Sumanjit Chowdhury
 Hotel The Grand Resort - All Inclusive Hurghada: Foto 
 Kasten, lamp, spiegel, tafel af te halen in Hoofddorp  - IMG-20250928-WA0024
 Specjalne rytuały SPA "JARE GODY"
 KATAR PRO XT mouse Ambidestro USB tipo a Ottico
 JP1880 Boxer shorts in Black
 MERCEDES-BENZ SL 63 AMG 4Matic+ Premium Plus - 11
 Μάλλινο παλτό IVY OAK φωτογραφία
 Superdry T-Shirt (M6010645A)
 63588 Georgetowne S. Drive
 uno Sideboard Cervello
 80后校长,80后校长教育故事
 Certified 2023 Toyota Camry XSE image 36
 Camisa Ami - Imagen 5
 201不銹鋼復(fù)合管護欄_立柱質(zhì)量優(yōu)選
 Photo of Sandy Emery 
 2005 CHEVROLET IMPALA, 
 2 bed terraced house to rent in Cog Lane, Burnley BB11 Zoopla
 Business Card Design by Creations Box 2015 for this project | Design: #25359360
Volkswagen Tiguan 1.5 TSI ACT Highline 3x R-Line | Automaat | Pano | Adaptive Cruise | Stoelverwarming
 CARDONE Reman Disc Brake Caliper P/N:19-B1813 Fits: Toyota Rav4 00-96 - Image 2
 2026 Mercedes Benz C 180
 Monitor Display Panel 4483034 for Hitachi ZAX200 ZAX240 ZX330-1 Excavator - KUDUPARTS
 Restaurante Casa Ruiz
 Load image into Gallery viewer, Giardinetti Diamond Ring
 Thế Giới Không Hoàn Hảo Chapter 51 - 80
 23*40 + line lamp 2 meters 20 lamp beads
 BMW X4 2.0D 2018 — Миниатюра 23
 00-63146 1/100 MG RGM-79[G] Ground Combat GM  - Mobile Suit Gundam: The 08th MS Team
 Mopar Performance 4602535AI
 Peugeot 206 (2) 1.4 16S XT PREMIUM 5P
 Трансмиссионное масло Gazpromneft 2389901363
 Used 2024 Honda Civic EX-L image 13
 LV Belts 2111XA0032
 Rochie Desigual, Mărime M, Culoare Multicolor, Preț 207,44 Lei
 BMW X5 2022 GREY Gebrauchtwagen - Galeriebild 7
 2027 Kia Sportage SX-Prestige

**Try it**: Count the lines of the records that contain the string "lamp", treating uppercase and lowercase as different, and reply with only that number.

**The completed task**: 2